To avoid alignment issues, the extended header has been designed to
have multiples of 64 bits regularly.
binary output of the header (FIXME: not up to date):
===================================================================
0x00 ident : _COMPILED_DICTIONARY_
0x16 version : 0 00000001
0x17 unused : 0 00000000
0x18 root : 9 00000009
0x1c words : 3 00000003
0x20 edges used : 9 00000009
0x24 nodes used : 7 00000007
0x28 nodes saved : 1 00000001
0x2c edges saved : 1 00000001
===================================================================
The real array of data begins at offset 0x168. The array is stored
'as is' right after the header. Each array cell is a bit-structure
on 4 bytes:
struct DicEdge
{
unsigned int ptr : 24;
unsigned int term : 1;
unsigned int last : 1;
unsigned int chr : 6;
};
Characters are not stored in ASCII. The order of the letters given
to the compdic binary is preserved, but we changed the values: the
first letter is 1, the second one is 2, etc...
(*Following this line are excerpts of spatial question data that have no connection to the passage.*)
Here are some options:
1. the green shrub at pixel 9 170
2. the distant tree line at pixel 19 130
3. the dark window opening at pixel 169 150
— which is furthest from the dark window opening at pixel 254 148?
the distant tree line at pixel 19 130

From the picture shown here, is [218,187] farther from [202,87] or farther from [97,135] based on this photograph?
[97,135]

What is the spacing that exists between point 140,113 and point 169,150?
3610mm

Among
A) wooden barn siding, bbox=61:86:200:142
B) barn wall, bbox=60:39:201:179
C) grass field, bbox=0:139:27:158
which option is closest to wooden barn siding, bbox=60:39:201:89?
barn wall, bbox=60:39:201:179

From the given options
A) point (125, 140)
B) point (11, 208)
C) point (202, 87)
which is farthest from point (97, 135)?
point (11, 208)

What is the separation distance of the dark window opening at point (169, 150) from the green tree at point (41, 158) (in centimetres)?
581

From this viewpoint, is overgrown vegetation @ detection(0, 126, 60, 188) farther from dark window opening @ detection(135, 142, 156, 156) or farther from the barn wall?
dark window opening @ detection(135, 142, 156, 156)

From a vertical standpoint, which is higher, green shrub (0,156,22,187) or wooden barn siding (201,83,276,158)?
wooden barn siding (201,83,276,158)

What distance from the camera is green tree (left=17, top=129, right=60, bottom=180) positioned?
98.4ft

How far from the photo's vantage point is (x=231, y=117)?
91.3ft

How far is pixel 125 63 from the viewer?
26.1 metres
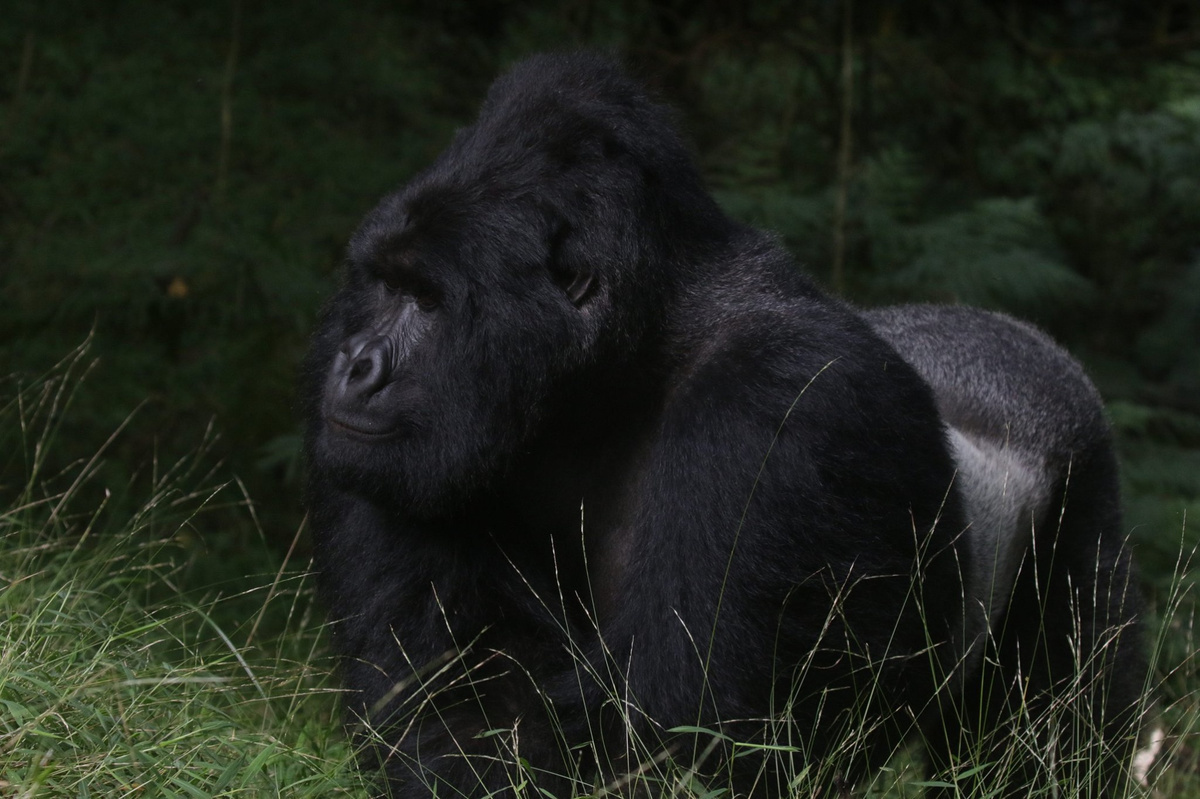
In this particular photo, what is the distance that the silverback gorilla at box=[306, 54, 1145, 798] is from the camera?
8.37 feet

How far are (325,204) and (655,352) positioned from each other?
141 inches

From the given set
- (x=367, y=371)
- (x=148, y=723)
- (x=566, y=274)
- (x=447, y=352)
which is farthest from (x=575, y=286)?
(x=148, y=723)

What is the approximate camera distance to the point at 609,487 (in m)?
2.90

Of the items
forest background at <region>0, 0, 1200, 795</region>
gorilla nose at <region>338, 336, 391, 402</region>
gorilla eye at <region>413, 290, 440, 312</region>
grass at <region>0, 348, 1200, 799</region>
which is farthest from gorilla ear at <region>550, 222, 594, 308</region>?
forest background at <region>0, 0, 1200, 795</region>

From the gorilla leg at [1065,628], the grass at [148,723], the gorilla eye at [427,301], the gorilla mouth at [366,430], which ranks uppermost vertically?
the gorilla eye at [427,301]

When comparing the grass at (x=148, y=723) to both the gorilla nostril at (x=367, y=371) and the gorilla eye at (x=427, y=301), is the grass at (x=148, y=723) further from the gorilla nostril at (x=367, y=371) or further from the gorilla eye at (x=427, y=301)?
the gorilla eye at (x=427, y=301)

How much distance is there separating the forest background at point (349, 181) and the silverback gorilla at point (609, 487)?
1470mm

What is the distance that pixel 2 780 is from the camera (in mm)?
2068

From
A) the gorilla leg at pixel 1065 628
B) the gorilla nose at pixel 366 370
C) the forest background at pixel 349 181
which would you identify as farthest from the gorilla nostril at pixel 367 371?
the gorilla leg at pixel 1065 628

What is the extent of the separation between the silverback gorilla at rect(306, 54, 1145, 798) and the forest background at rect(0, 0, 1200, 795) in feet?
4.82

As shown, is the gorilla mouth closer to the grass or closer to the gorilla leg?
the grass

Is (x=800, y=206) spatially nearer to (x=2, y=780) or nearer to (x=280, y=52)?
(x=280, y=52)

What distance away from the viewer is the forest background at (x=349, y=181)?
5.37m

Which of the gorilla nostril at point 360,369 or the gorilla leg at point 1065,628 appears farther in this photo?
the gorilla leg at point 1065,628
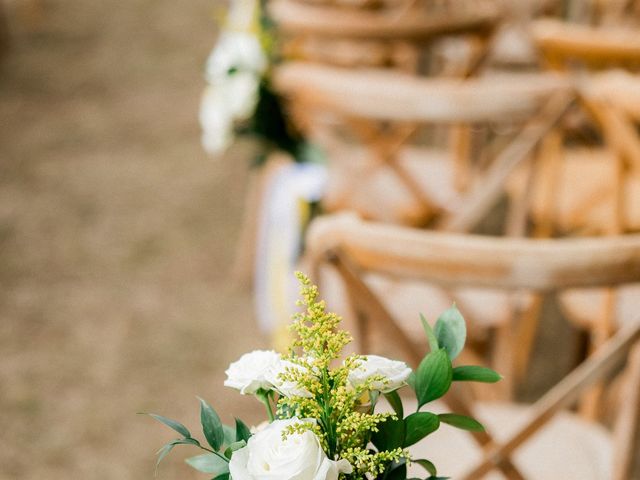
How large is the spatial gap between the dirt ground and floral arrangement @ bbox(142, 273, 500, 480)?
1.56 meters

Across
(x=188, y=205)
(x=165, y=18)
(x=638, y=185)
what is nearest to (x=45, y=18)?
(x=165, y=18)

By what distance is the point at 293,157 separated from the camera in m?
2.40

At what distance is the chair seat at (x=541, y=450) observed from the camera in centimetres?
139

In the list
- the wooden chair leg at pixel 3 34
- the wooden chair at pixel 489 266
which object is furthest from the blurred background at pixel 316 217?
the wooden chair leg at pixel 3 34

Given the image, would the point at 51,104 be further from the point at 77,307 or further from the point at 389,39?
the point at 389,39

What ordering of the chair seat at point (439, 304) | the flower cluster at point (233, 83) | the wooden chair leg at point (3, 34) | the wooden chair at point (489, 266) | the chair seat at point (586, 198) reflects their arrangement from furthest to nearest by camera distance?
the wooden chair leg at point (3, 34) < the flower cluster at point (233, 83) < the chair seat at point (586, 198) < the chair seat at point (439, 304) < the wooden chair at point (489, 266)

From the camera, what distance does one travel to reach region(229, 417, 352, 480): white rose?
0.60m

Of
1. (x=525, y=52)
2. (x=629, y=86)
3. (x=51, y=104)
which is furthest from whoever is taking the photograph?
(x=51, y=104)

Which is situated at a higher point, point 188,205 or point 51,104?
point 51,104

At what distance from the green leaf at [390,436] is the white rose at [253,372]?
0.32 feet

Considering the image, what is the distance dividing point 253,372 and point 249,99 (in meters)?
1.86

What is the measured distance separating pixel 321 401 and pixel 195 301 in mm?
2359

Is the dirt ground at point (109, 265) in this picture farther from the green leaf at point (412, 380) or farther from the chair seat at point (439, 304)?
the green leaf at point (412, 380)

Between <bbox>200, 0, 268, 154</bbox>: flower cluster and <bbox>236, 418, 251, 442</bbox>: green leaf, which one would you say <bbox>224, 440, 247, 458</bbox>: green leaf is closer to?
<bbox>236, 418, 251, 442</bbox>: green leaf
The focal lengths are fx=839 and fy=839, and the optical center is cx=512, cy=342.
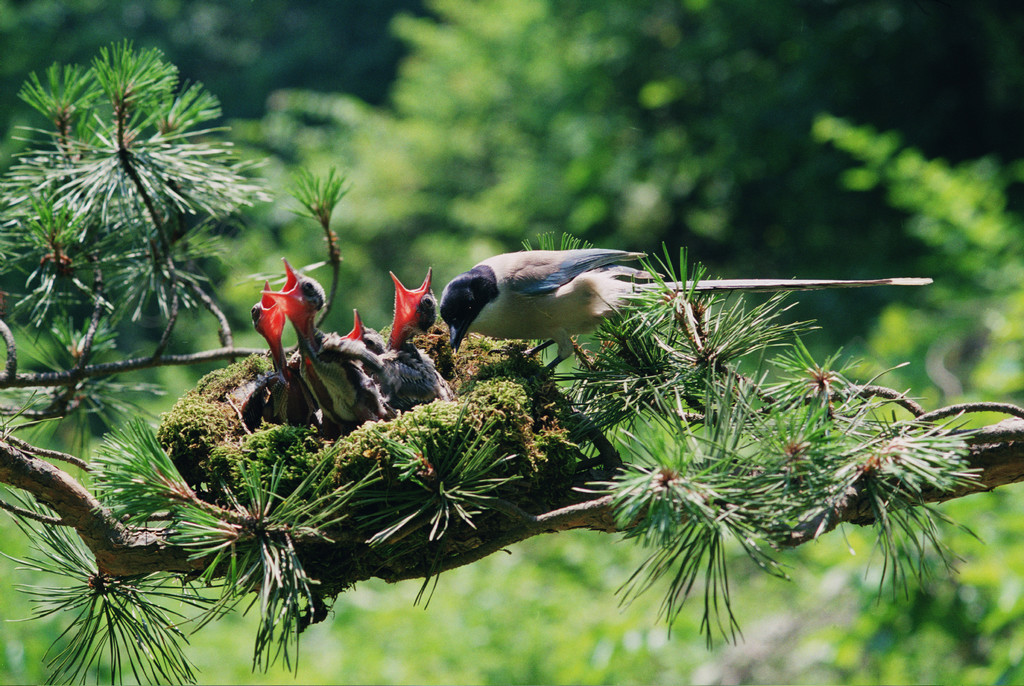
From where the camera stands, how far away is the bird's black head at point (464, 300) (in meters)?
2.54

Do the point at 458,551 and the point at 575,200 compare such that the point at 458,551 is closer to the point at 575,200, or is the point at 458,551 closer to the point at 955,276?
the point at 955,276

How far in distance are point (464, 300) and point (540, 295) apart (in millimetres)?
261

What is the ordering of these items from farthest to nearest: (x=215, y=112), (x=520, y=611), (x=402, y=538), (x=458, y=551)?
(x=520, y=611), (x=215, y=112), (x=458, y=551), (x=402, y=538)

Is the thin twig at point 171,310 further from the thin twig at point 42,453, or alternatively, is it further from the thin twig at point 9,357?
the thin twig at point 42,453

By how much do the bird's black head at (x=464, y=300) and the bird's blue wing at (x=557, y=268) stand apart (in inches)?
4.2

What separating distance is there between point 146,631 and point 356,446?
785 millimetres

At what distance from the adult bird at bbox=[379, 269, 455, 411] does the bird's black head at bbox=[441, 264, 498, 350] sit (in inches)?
2.7

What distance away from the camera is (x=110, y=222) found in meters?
2.90

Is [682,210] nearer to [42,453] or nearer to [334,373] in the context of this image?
[334,373]

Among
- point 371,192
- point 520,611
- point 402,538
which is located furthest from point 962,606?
point 371,192

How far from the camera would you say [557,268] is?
2.67m

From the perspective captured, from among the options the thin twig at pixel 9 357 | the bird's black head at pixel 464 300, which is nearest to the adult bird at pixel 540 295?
the bird's black head at pixel 464 300

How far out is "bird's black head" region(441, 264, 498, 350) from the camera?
2545mm

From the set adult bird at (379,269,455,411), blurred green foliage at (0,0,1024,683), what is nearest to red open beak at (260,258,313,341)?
adult bird at (379,269,455,411)
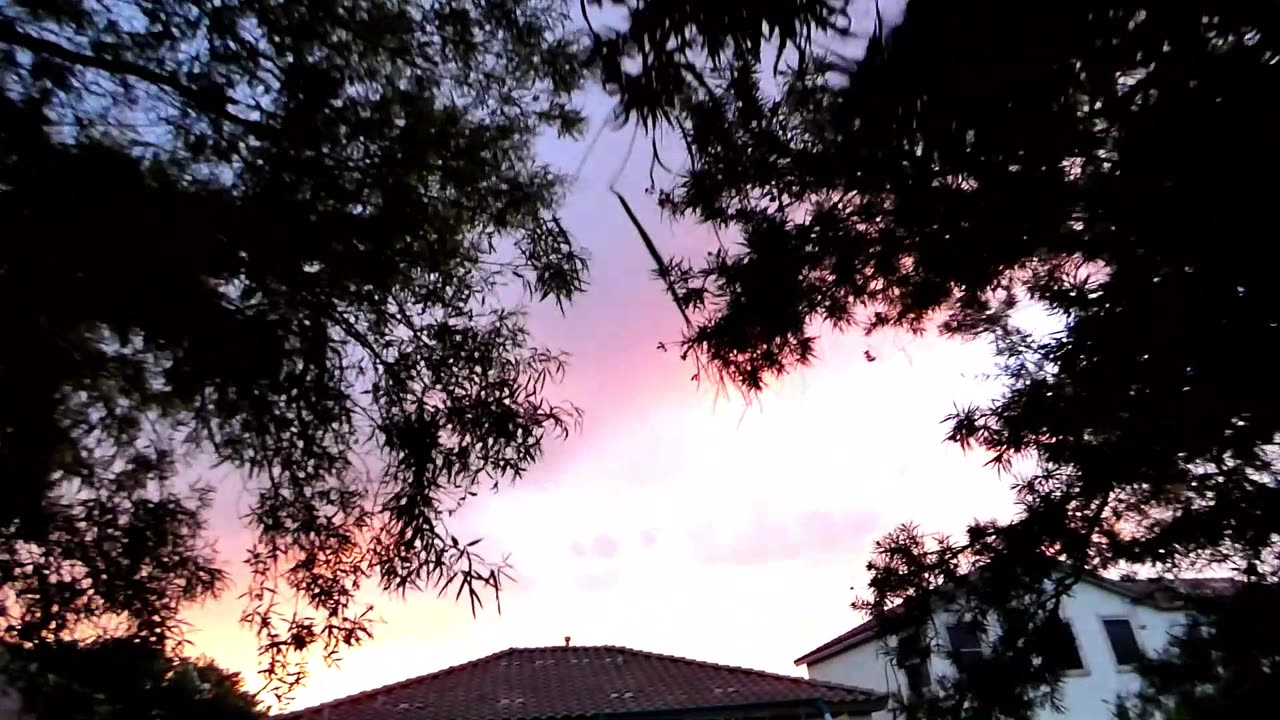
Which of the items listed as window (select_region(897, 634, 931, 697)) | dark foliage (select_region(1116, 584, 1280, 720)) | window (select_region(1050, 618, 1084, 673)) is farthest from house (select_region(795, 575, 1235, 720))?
window (select_region(897, 634, 931, 697))

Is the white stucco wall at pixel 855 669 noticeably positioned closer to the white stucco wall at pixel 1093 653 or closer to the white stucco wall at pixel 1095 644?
the white stucco wall at pixel 1093 653

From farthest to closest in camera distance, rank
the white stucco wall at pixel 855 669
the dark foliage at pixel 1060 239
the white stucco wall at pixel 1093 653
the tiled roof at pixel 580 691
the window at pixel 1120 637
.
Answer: the white stucco wall at pixel 855 669, the window at pixel 1120 637, the white stucco wall at pixel 1093 653, the tiled roof at pixel 580 691, the dark foliage at pixel 1060 239

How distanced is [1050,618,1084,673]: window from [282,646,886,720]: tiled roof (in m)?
9.24

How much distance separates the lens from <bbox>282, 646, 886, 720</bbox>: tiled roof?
1389cm

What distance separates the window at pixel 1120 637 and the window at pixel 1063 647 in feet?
49.5

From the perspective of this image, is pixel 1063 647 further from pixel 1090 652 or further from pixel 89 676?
pixel 1090 652

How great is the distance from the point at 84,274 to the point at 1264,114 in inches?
229

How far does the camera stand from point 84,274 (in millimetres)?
4785

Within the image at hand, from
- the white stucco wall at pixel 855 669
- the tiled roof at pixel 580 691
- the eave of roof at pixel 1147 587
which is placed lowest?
the eave of roof at pixel 1147 587

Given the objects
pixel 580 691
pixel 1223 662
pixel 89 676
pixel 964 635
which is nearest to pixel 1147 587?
pixel 1223 662

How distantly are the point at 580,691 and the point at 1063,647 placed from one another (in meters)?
10.8

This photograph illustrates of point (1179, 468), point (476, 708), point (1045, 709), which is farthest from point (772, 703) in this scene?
point (1179, 468)

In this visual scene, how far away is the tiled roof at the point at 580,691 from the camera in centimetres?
1389

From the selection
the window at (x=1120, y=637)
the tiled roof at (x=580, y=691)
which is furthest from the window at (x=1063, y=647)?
the window at (x=1120, y=637)
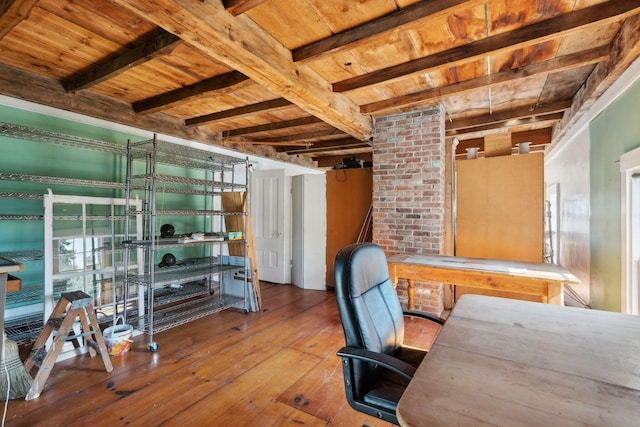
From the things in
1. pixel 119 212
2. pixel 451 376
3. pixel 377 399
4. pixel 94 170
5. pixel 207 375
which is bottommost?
pixel 207 375

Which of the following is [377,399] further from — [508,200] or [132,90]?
[132,90]

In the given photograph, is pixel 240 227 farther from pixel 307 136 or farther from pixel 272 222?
pixel 307 136

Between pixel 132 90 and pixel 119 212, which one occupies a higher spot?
pixel 132 90

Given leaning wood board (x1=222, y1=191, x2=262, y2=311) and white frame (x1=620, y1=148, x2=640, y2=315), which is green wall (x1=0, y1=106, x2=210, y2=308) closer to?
leaning wood board (x1=222, y1=191, x2=262, y2=311)

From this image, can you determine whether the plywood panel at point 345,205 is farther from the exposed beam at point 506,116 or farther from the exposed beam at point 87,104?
the exposed beam at point 87,104

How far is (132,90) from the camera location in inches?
135

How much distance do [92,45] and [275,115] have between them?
2.12 meters

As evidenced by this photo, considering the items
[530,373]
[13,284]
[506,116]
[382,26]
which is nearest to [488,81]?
[506,116]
The dictionary can thus handle up to 64 different letters but not more.
The letter 0 is special (used for the sink node in particular), so
in practice there are only 63 distinct letters.
offs binary structure
---- -------- | ------------------
0x00 02000000 | 0 ptr= 0 t=0 l=1 chr=0 (`)
0x04 1b000000 | 1 ptr= 0 t=1 l=1 chr=3 (c)
0x08 0b000000 | 2 ptr= 0 t=1 l=1 chr=1 (a)
0x0c 10000001 | 3 ptr= 1 t=0 l=0 chr=2 (b)
0x10 22000002 | 4 ptr= 2 t=0 l=1 chr=4 (d)
0x14 0a000002 | 5 ptr= 2 t=0 l=1 chr=1 (a)
0x18 22000005 | 6 ptr= 5 t=0 l=1 chr=4 (d)
0x1c 08000003 | 7 ptr= 3 t=0 l=0 chr=1 (a)
0x20 2a000006 | 8 ptr= 6 t=0 l=1 chr=5 (e)
0x24 00000007 | 9 ptr= 7 t=0 l=0 chr=0 (`)
Strictly speaking, there is no node in the graph, only labelled edges.